(SOURCE DOCUMENT)

A metabolite-based machine learning approach to diagnose Alzheimer-type dementia in blood: Results from the European Medical Information Framework for Alzheimer disease biomarker discovery cohort.
Stamate D., Kim M., Proitsi P., Westwood S., Baird A., Nevado-Holgado A., Hye A., Bos I., Vos SJB., Vandenberghe R., Teunissen CE., Kate MT., Scheltens P., Gabel S., Meersmans K., Blin O., Richardson J., De Roeck E., Engelborghs S., Sleegers K., Bordet R., Ramit L., Kettunen P., Tsolaki M., Verhey F., Alcolea D., Lléo A., Peyratout G., Tainta M., Johannsen P., Freund-Levi Y., Frölich L., Dobricic V., Frisoni GB., Molinuevo JL., Wallin A., Popp J., Martinez-Lage P., Bertram L., Blennow K., Zetterberg H., Streffer J., Visser PJ., Lovestone S., Legido-Quigley C.

(End SOURCE DOCUMENT)
(DATA FOR REVIEW)

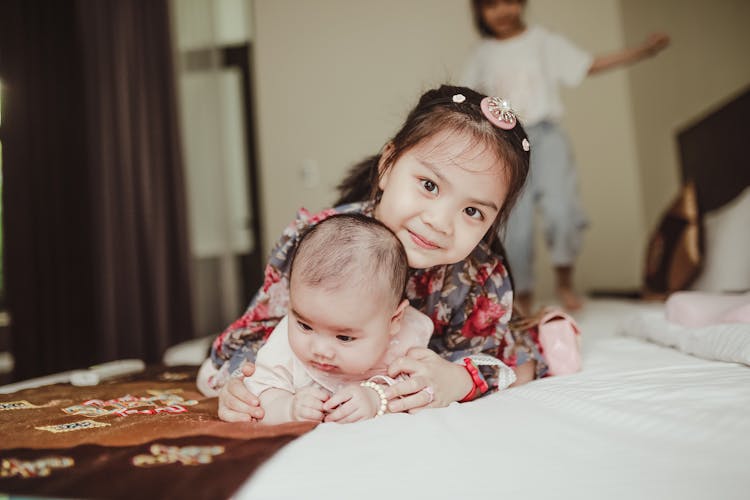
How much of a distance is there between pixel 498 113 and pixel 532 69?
5.65 ft

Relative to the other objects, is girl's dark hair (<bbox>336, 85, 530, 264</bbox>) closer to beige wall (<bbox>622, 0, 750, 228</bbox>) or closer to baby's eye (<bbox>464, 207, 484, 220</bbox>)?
baby's eye (<bbox>464, 207, 484, 220</bbox>)

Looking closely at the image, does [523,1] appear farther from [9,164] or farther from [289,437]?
[289,437]

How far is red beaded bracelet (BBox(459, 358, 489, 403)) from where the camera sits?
2.92ft

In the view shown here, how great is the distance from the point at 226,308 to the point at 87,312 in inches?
32.9

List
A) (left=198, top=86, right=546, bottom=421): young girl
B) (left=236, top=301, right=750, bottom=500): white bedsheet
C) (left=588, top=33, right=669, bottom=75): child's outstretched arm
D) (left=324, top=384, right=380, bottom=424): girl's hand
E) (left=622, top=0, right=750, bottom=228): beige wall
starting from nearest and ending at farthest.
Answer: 1. (left=236, top=301, right=750, bottom=500): white bedsheet
2. (left=324, top=384, right=380, bottom=424): girl's hand
3. (left=198, top=86, right=546, bottom=421): young girl
4. (left=588, top=33, right=669, bottom=75): child's outstretched arm
5. (left=622, top=0, right=750, bottom=228): beige wall

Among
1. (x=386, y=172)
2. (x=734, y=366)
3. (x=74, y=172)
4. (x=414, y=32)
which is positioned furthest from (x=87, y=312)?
(x=414, y=32)

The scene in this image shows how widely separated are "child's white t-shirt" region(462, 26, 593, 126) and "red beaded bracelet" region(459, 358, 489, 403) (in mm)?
1808

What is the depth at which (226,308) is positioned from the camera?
9.91 feet

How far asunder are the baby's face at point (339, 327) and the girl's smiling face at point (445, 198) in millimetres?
146

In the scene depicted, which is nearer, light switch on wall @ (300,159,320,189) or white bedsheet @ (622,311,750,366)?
white bedsheet @ (622,311,750,366)

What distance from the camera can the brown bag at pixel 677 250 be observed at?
6.50 feet

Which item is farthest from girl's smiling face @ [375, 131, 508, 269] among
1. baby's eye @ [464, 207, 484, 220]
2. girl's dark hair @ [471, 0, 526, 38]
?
girl's dark hair @ [471, 0, 526, 38]

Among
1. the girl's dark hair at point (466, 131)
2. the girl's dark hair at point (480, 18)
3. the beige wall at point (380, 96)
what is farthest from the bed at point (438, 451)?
the beige wall at point (380, 96)

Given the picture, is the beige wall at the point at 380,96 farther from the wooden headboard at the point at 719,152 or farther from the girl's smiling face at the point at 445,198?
the girl's smiling face at the point at 445,198
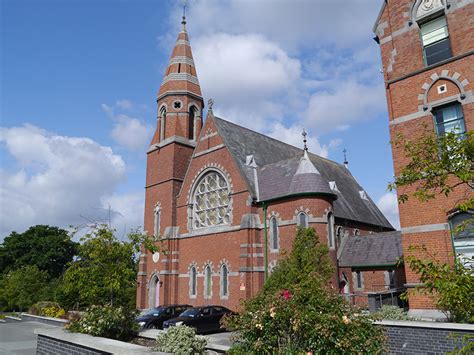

(End DATA FOR REVIEW)

[TASK INSTRUCTIONS]:
**1)** Answer these from the citation:
(a) What is the diagnostic approach in the title based on?
(b) Which author is listed first?
(c) Which author is listed last?
**2)** Duplicate the part of the citation starting at "A metabolite-based machine" and ending at "biomarker discovery cohort.".
**3)** List every author in the citation whose surname contains a hyphen.

[ANSWERS FOR THIS EXERCISE]:
**1)**
(a) Metabolites
(b) Stamate D.
(c) Legido-Quigley C.

**2)**
A metabolite-based machine learning approach to diagnose Alzheimer-type dementia in blood: Results from the European Medical Information Framework for Alzheimer disease biomarker discovery cohort.

**3)**
Nevado-Holgado A.
Freund-Levi Y.
Martinez-Lage P.
Legido-Quigley C.